When dealing with vectors and you want a metric, the L2 norm (Euclidean distance) is usually preferred over the L1 norm (absolute value of the difference) because of its mathematical properties:
It’s differentiable, which absolute value is not at z = 0.
It gives much higher penalties to larger errors and gives lower penalties for very small errors (<< 1).
Understanding why point 2) is important is clearer if you think about the gradients: the derivative of z^2 is 2z of course and the derivative of |z| is either -1 or 1 depending on whether z < 0 or z > 0. So for the L2 case, the gradient is giving a stronger “push” towards the right answer the farther away you are, whereas L1 doesn’t really care and gives the same level of “push” no matter how big or small the error is.
Interesting! But why do we divide by the sum of the norms and not just by the norm of the “reference” exact value “grad”? I used to always divide by the “reference”. Here is what I mean Approximation error - Wikipedia
It is applied to L1 norm but the idea is the same.
The point of the division is to take the scale of the values into account. The absolute difference by itself doesn’t tell you anything, right? If the difference has length 1 and each of the vectors have length > 10^6, then that’s a pretty small error. But what if the absolute difference is 1 and the vectors are each of length 0.75? The reason you take the sum is that the lengths of both vectors matter. Think of it as the relative error.

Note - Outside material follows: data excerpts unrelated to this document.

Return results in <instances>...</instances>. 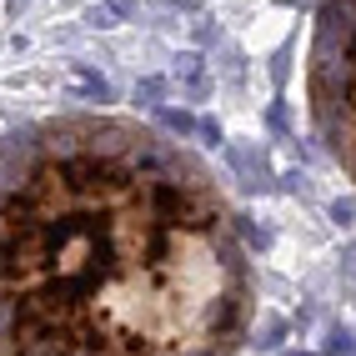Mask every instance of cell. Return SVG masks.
Here are the masks:
<instances>
[{
    "label": "cell",
    "instance_id": "cell-1",
    "mask_svg": "<svg viewBox=\"0 0 356 356\" xmlns=\"http://www.w3.org/2000/svg\"><path fill=\"white\" fill-rule=\"evenodd\" d=\"M256 321L211 165L101 111L0 136V356H236Z\"/></svg>",
    "mask_w": 356,
    "mask_h": 356
},
{
    "label": "cell",
    "instance_id": "cell-2",
    "mask_svg": "<svg viewBox=\"0 0 356 356\" xmlns=\"http://www.w3.org/2000/svg\"><path fill=\"white\" fill-rule=\"evenodd\" d=\"M306 106L326 156L356 181V0H321L306 51Z\"/></svg>",
    "mask_w": 356,
    "mask_h": 356
},
{
    "label": "cell",
    "instance_id": "cell-3",
    "mask_svg": "<svg viewBox=\"0 0 356 356\" xmlns=\"http://www.w3.org/2000/svg\"><path fill=\"white\" fill-rule=\"evenodd\" d=\"M161 121L171 126V131H181V136H196V131H201V121H191L186 111H161Z\"/></svg>",
    "mask_w": 356,
    "mask_h": 356
},
{
    "label": "cell",
    "instance_id": "cell-4",
    "mask_svg": "<svg viewBox=\"0 0 356 356\" xmlns=\"http://www.w3.org/2000/svg\"><path fill=\"white\" fill-rule=\"evenodd\" d=\"M326 351H351V337H346V331H337V337L326 341Z\"/></svg>",
    "mask_w": 356,
    "mask_h": 356
},
{
    "label": "cell",
    "instance_id": "cell-5",
    "mask_svg": "<svg viewBox=\"0 0 356 356\" xmlns=\"http://www.w3.org/2000/svg\"><path fill=\"white\" fill-rule=\"evenodd\" d=\"M276 337H281V321L271 316V321H266V341H261V346H276Z\"/></svg>",
    "mask_w": 356,
    "mask_h": 356
},
{
    "label": "cell",
    "instance_id": "cell-6",
    "mask_svg": "<svg viewBox=\"0 0 356 356\" xmlns=\"http://www.w3.org/2000/svg\"><path fill=\"white\" fill-rule=\"evenodd\" d=\"M291 356H301V351H291Z\"/></svg>",
    "mask_w": 356,
    "mask_h": 356
}]
</instances>
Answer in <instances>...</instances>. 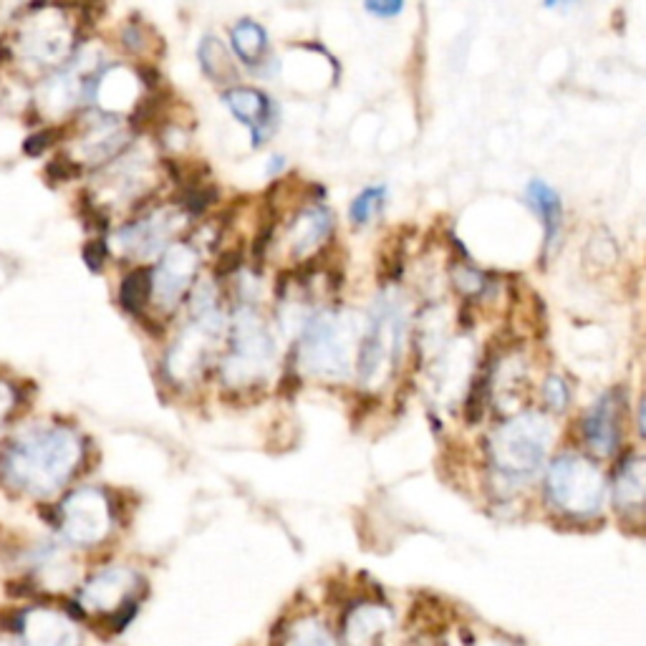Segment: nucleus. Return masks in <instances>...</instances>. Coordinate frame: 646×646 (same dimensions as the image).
<instances>
[{"label": "nucleus", "mask_w": 646, "mask_h": 646, "mask_svg": "<svg viewBox=\"0 0 646 646\" xmlns=\"http://www.w3.org/2000/svg\"><path fill=\"white\" fill-rule=\"evenodd\" d=\"M46 175L48 180L53 182H71L74 177L81 175V165L79 162H74V159L66 157V154H59V157H53L51 162H48Z\"/></svg>", "instance_id": "obj_25"}, {"label": "nucleus", "mask_w": 646, "mask_h": 646, "mask_svg": "<svg viewBox=\"0 0 646 646\" xmlns=\"http://www.w3.org/2000/svg\"><path fill=\"white\" fill-rule=\"evenodd\" d=\"M384 202H387V187L384 185H371L366 187V190H361L349 207L351 225H354V228H364V225H369L371 220L382 212Z\"/></svg>", "instance_id": "obj_21"}, {"label": "nucleus", "mask_w": 646, "mask_h": 646, "mask_svg": "<svg viewBox=\"0 0 646 646\" xmlns=\"http://www.w3.org/2000/svg\"><path fill=\"white\" fill-rule=\"evenodd\" d=\"M59 134H61V129H56V127L41 129V132L31 134V137L26 139V144H23V152H26L28 157H41V154H46L48 149L56 144Z\"/></svg>", "instance_id": "obj_26"}, {"label": "nucleus", "mask_w": 646, "mask_h": 646, "mask_svg": "<svg viewBox=\"0 0 646 646\" xmlns=\"http://www.w3.org/2000/svg\"><path fill=\"white\" fill-rule=\"evenodd\" d=\"M223 104L248 127L253 147H263L278 129V106L263 89L233 84L223 91Z\"/></svg>", "instance_id": "obj_12"}, {"label": "nucleus", "mask_w": 646, "mask_h": 646, "mask_svg": "<svg viewBox=\"0 0 646 646\" xmlns=\"http://www.w3.org/2000/svg\"><path fill=\"white\" fill-rule=\"evenodd\" d=\"M172 230H175L172 215L159 210L147 218L124 225L117 233V245L127 258H152L170 245Z\"/></svg>", "instance_id": "obj_14"}, {"label": "nucleus", "mask_w": 646, "mask_h": 646, "mask_svg": "<svg viewBox=\"0 0 646 646\" xmlns=\"http://www.w3.org/2000/svg\"><path fill=\"white\" fill-rule=\"evenodd\" d=\"M84 462V442L64 424H28L0 450V485L13 495L51 500Z\"/></svg>", "instance_id": "obj_1"}, {"label": "nucleus", "mask_w": 646, "mask_h": 646, "mask_svg": "<svg viewBox=\"0 0 646 646\" xmlns=\"http://www.w3.org/2000/svg\"><path fill=\"white\" fill-rule=\"evenodd\" d=\"M149 301V271L144 268H137V271L127 273L119 283V303H122L124 311L129 313H142V308L147 306Z\"/></svg>", "instance_id": "obj_22"}, {"label": "nucleus", "mask_w": 646, "mask_h": 646, "mask_svg": "<svg viewBox=\"0 0 646 646\" xmlns=\"http://www.w3.org/2000/svg\"><path fill=\"white\" fill-rule=\"evenodd\" d=\"M561 3H566V0H543V6L546 8H556V6H561Z\"/></svg>", "instance_id": "obj_30"}, {"label": "nucleus", "mask_w": 646, "mask_h": 646, "mask_svg": "<svg viewBox=\"0 0 646 646\" xmlns=\"http://www.w3.org/2000/svg\"><path fill=\"white\" fill-rule=\"evenodd\" d=\"M356 344L354 318L341 311H316L303 321L298 361L306 374L339 382L354 374Z\"/></svg>", "instance_id": "obj_4"}, {"label": "nucleus", "mask_w": 646, "mask_h": 646, "mask_svg": "<svg viewBox=\"0 0 646 646\" xmlns=\"http://www.w3.org/2000/svg\"><path fill=\"white\" fill-rule=\"evenodd\" d=\"M283 646H336L334 639H331L329 629L323 624H318V621L308 619V621H301V624L296 626V629L288 634L286 644Z\"/></svg>", "instance_id": "obj_23"}, {"label": "nucleus", "mask_w": 646, "mask_h": 646, "mask_svg": "<svg viewBox=\"0 0 646 646\" xmlns=\"http://www.w3.org/2000/svg\"><path fill=\"white\" fill-rule=\"evenodd\" d=\"M197 61H200L202 74H205L212 84H233V81H238V69H235L233 56H230L228 46H225L220 38H200Z\"/></svg>", "instance_id": "obj_20"}, {"label": "nucleus", "mask_w": 646, "mask_h": 646, "mask_svg": "<svg viewBox=\"0 0 646 646\" xmlns=\"http://www.w3.org/2000/svg\"><path fill=\"white\" fill-rule=\"evenodd\" d=\"M225 329H228V323H225V313L220 311L215 288L210 283H205L195 293V298H192L190 321H187V326L180 331L175 344L167 351V374L172 379H177V382H187V379L197 376L200 371H205L212 351H215V346L225 336Z\"/></svg>", "instance_id": "obj_5"}, {"label": "nucleus", "mask_w": 646, "mask_h": 646, "mask_svg": "<svg viewBox=\"0 0 646 646\" xmlns=\"http://www.w3.org/2000/svg\"><path fill=\"white\" fill-rule=\"evenodd\" d=\"M568 399H571V394H568L566 379L558 374L548 376L543 382V402H546V407L551 412H563L568 407Z\"/></svg>", "instance_id": "obj_24"}, {"label": "nucleus", "mask_w": 646, "mask_h": 646, "mask_svg": "<svg viewBox=\"0 0 646 646\" xmlns=\"http://www.w3.org/2000/svg\"><path fill=\"white\" fill-rule=\"evenodd\" d=\"M197 263H200V255L190 243L167 245L157 268L149 271V298L162 311H172L182 301V296L190 291Z\"/></svg>", "instance_id": "obj_10"}, {"label": "nucleus", "mask_w": 646, "mask_h": 646, "mask_svg": "<svg viewBox=\"0 0 646 646\" xmlns=\"http://www.w3.org/2000/svg\"><path fill=\"white\" fill-rule=\"evenodd\" d=\"M106 255H109V245L104 240H89L84 245V263L89 265V271L99 273L106 263Z\"/></svg>", "instance_id": "obj_28"}, {"label": "nucleus", "mask_w": 646, "mask_h": 646, "mask_svg": "<svg viewBox=\"0 0 646 646\" xmlns=\"http://www.w3.org/2000/svg\"><path fill=\"white\" fill-rule=\"evenodd\" d=\"M543 488H546L548 503L566 518L588 520L604 510V472L594 460H588L578 452H563L548 465Z\"/></svg>", "instance_id": "obj_6"}, {"label": "nucleus", "mask_w": 646, "mask_h": 646, "mask_svg": "<svg viewBox=\"0 0 646 646\" xmlns=\"http://www.w3.org/2000/svg\"><path fill=\"white\" fill-rule=\"evenodd\" d=\"M556 429L541 412H520L500 422L488 437V462L503 490L525 488L541 475Z\"/></svg>", "instance_id": "obj_2"}, {"label": "nucleus", "mask_w": 646, "mask_h": 646, "mask_svg": "<svg viewBox=\"0 0 646 646\" xmlns=\"http://www.w3.org/2000/svg\"><path fill=\"white\" fill-rule=\"evenodd\" d=\"M334 230V215L323 205L306 207L296 218V223L291 225V245L293 255H308L311 250H316L323 240L329 238Z\"/></svg>", "instance_id": "obj_18"}, {"label": "nucleus", "mask_w": 646, "mask_h": 646, "mask_svg": "<svg viewBox=\"0 0 646 646\" xmlns=\"http://www.w3.org/2000/svg\"><path fill=\"white\" fill-rule=\"evenodd\" d=\"M392 629V614L384 606L361 604L346 619L344 641L349 646H369Z\"/></svg>", "instance_id": "obj_17"}, {"label": "nucleus", "mask_w": 646, "mask_h": 646, "mask_svg": "<svg viewBox=\"0 0 646 646\" xmlns=\"http://www.w3.org/2000/svg\"><path fill=\"white\" fill-rule=\"evenodd\" d=\"M624 414L626 402L624 394L619 389H609L601 394L591 407H588L586 417L581 422L583 442L594 455L611 457L619 450L621 440H624Z\"/></svg>", "instance_id": "obj_11"}, {"label": "nucleus", "mask_w": 646, "mask_h": 646, "mask_svg": "<svg viewBox=\"0 0 646 646\" xmlns=\"http://www.w3.org/2000/svg\"><path fill=\"white\" fill-rule=\"evenodd\" d=\"M230 48H233L235 59L240 64L255 69V66H260L268 59V48H271L268 31L258 21H253V18H240L230 28Z\"/></svg>", "instance_id": "obj_19"}, {"label": "nucleus", "mask_w": 646, "mask_h": 646, "mask_svg": "<svg viewBox=\"0 0 646 646\" xmlns=\"http://www.w3.org/2000/svg\"><path fill=\"white\" fill-rule=\"evenodd\" d=\"M137 588L139 576L129 568L114 566L94 573L79 591L81 614H94L112 619L114 629L124 631V626L137 614Z\"/></svg>", "instance_id": "obj_8"}, {"label": "nucleus", "mask_w": 646, "mask_h": 646, "mask_svg": "<svg viewBox=\"0 0 646 646\" xmlns=\"http://www.w3.org/2000/svg\"><path fill=\"white\" fill-rule=\"evenodd\" d=\"M364 8L374 18H397L404 11V0H364Z\"/></svg>", "instance_id": "obj_29"}, {"label": "nucleus", "mask_w": 646, "mask_h": 646, "mask_svg": "<svg viewBox=\"0 0 646 646\" xmlns=\"http://www.w3.org/2000/svg\"><path fill=\"white\" fill-rule=\"evenodd\" d=\"M409 336V308L394 293H384L369 308L356 344V366L364 389H382L397 371Z\"/></svg>", "instance_id": "obj_3"}, {"label": "nucleus", "mask_w": 646, "mask_h": 646, "mask_svg": "<svg viewBox=\"0 0 646 646\" xmlns=\"http://www.w3.org/2000/svg\"><path fill=\"white\" fill-rule=\"evenodd\" d=\"M11 631L21 639V646H81L74 621L53 609L23 611Z\"/></svg>", "instance_id": "obj_13"}, {"label": "nucleus", "mask_w": 646, "mask_h": 646, "mask_svg": "<svg viewBox=\"0 0 646 646\" xmlns=\"http://www.w3.org/2000/svg\"><path fill=\"white\" fill-rule=\"evenodd\" d=\"M16 404H18V389L13 387L8 379H3V376H0V427H3L8 419H11Z\"/></svg>", "instance_id": "obj_27"}, {"label": "nucleus", "mask_w": 646, "mask_h": 646, "mask_svg": "<svg viewBox=\"0 0 646 646\" xmlns=\"http://www.w3.org/2000/svg\"><path fill=\"white\" fill-rule=\"evenodd\" d=\"M644 472H646L644 457L629 455L621 460L619 467H616V477H614L616 508L636 520H641V513H644V493H646Z\"/></svg>", "instance_id": "obj_15"}, {"label": "nucleus", "mask_w": 646, "mask_h": 646, "mask_svg": "<svg viewBox=\"0 0 646 646\" xmlns=\"http://www.w3.org/2000/svg\"><path fill=\"white\" fill-rule=\"evenodd\" d=\"M114 510L106 493L81 488L66 495L59 505V533L66 543L91 548L112 533Z\"/></svg>", "instance_id": "obj_9"}, {"label": "nucleus", "mask_w": 646, "mask_h": 646, "mask_svg": "<svg viewBox=\"0 0 646 646\" xmlns=\"http://www.w3.org/2000/svg\"><path fill=\"white\" fill-rule=\"evenodd\" d=\"M525 197H528L530 207L538 212V218L543 223V248L551 253L553 248L561 240L563 230V202L561 195L553 190L548 182L543 180H530L528 190H525Z\"/></svg>", "instance_id": "obj_16"}, {"label": "nucleus", "mask_w": 646, "mask_h": 646, "mask_svg": "<svg viewBox=\"0 0 646 646\" xmlns=\"http://www.w3.org/2000/svg\"><path fill=\"white\" fill-rule=\"evenodd\" d=\"M276 364V339L255 308L243 306L230 326L223 374L233 387H250L271 374Z\"/></svg>", "instance_id": "obj_7"}]
</instances>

With \epsilon more thought, the other point is that if you want to do a more pure version of approximation error, how do you know which to use as the reference value? You can’t use grad, right? The whole point of this algorithm is that we can’t assume it is correct. I guess you could use grad_approx as the reference value and arguably that would be just as legitimate and perhaps closer to Approximation Error. I’m not sure why they have chosen the sum, but that seems to be the usual way of computing the success criterion in gradient checking.
Thanks! Now I see. For me, the “relative difference” was purely a “relative change” calculation, but “relative change” and “relative difference” weren’t the same. If we calculate the relative difference, we simply do not know if “grad” or gradapprox" is the exact value of reference. In the contrary, if it is a relative change, we have to take one of the magnitudes as the reference, because otherwise what would be the original magnitude we measure the “distance” from.
I found this Wikipedia article very insightful!
Thanks for the link, which gives a clear statement of the distinction between relative change and relative difference! Having seen that explanation, it makes sense that they chose relative difference for their purpose here.